[Plain-text document sources]
Segment Open

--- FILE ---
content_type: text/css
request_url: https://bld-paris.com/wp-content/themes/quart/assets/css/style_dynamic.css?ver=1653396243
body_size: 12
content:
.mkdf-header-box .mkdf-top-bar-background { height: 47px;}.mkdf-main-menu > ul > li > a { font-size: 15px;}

Segment Closed
Segment Open

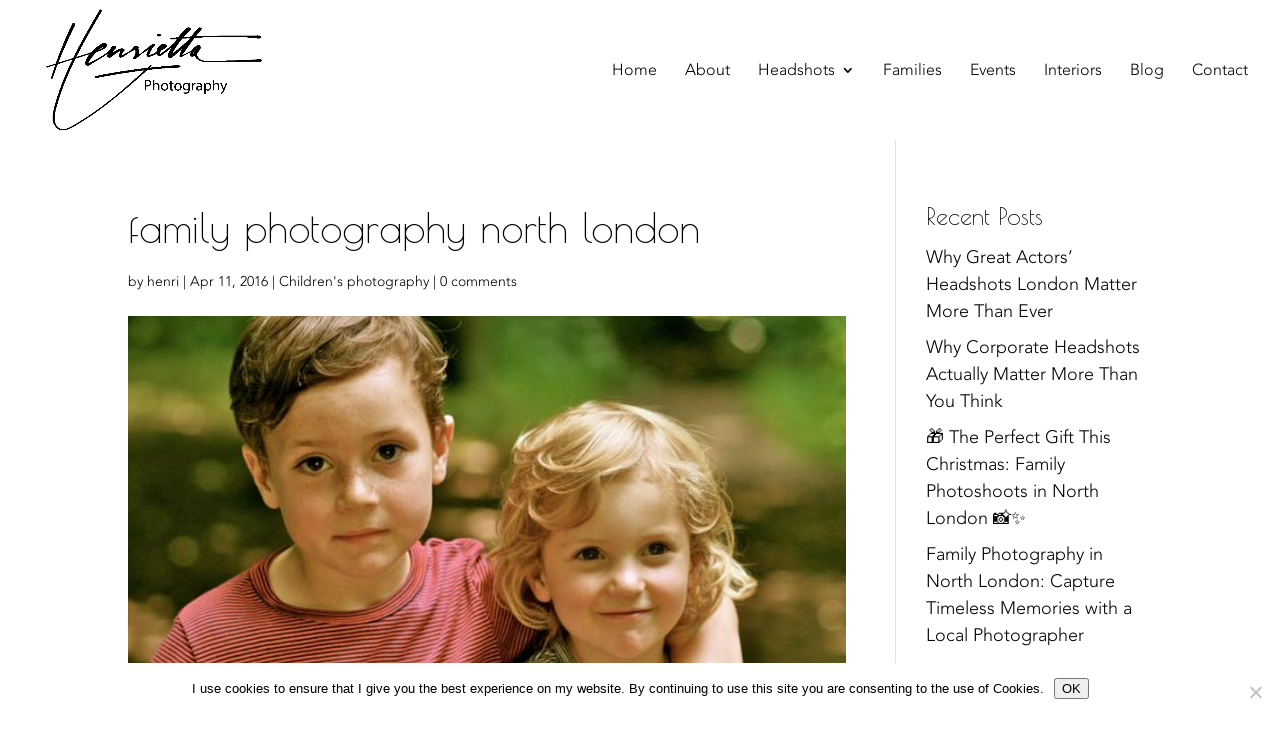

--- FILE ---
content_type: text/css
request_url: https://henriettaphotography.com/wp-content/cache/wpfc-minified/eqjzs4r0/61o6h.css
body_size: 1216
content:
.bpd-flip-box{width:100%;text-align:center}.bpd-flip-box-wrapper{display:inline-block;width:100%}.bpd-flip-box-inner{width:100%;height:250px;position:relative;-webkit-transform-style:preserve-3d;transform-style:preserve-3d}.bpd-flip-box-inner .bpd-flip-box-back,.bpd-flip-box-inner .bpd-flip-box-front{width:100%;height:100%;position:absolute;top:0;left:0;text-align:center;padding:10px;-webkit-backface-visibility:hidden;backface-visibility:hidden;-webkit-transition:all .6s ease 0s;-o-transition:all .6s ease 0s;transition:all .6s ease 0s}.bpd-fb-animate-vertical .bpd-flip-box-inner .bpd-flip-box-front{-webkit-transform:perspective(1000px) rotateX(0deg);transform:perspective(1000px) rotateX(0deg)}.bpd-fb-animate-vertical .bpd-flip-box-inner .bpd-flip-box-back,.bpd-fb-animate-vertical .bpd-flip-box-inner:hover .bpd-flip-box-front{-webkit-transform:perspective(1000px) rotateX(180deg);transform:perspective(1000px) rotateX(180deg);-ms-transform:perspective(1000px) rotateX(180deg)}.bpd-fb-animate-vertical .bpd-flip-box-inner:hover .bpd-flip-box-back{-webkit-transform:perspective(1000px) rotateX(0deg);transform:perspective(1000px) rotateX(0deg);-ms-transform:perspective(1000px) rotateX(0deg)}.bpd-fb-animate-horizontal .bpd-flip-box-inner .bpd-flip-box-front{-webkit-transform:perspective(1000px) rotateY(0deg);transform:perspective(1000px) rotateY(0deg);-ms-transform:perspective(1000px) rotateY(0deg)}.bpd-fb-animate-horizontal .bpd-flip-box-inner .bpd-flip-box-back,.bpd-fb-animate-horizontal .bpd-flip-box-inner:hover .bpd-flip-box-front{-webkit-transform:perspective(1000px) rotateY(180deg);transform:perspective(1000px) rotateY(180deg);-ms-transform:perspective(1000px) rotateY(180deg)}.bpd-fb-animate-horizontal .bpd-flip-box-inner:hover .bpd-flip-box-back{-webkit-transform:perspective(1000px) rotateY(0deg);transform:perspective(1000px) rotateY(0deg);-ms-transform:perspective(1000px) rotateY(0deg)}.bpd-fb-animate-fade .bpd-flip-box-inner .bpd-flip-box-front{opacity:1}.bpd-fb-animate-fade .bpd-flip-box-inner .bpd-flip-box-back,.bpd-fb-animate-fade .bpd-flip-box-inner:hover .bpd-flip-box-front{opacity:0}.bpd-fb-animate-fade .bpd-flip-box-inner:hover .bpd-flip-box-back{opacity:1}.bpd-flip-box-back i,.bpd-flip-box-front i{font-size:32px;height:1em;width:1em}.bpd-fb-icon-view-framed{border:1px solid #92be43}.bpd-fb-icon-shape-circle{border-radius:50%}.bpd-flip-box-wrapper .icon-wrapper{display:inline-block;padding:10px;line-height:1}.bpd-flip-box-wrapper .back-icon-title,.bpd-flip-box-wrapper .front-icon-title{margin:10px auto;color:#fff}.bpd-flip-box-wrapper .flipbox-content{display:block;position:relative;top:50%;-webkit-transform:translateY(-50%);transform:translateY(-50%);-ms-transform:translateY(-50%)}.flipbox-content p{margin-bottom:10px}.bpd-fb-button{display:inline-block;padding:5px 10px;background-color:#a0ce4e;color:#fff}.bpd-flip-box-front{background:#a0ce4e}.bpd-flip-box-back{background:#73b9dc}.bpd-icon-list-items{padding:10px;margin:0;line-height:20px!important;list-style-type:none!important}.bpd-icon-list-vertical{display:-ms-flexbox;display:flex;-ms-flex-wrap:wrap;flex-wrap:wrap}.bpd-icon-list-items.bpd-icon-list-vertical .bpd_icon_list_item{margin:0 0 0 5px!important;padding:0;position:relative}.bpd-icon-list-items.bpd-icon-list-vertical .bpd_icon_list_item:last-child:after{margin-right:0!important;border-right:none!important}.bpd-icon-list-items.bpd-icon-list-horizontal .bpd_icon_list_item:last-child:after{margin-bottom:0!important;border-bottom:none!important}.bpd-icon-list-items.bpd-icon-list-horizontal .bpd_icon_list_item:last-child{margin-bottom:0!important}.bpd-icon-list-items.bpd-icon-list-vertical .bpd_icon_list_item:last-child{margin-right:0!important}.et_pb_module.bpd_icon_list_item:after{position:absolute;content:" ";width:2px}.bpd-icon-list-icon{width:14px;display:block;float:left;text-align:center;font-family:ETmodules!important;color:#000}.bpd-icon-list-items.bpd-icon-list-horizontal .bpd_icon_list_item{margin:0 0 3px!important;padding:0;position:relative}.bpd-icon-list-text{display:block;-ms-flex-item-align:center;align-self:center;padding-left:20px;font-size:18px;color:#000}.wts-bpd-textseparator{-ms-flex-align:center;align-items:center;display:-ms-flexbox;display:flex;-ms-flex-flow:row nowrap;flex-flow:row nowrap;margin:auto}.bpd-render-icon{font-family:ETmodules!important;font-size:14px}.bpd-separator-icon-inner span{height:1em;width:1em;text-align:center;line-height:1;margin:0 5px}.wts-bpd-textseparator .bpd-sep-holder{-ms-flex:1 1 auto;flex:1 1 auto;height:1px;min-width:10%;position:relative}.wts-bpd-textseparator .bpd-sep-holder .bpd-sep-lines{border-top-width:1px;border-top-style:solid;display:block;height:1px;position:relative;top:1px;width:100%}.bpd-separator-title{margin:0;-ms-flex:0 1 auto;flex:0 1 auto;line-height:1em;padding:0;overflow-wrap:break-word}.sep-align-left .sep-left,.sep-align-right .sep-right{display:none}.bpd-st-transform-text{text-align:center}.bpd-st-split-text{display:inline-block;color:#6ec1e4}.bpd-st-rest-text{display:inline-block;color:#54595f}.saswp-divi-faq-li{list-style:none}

Segment Closed

From the entries above, list each line with "https" in it.

* **REPLY**:
request_url: https://bld-paris.com/wp-content/themes/quart/assets/css/style_dynamic.css?ver=1653396243
request_url: https://henriettaphotography.com/wp-content/cache/wpfc-minified/eqjzs4r0/61o6h.css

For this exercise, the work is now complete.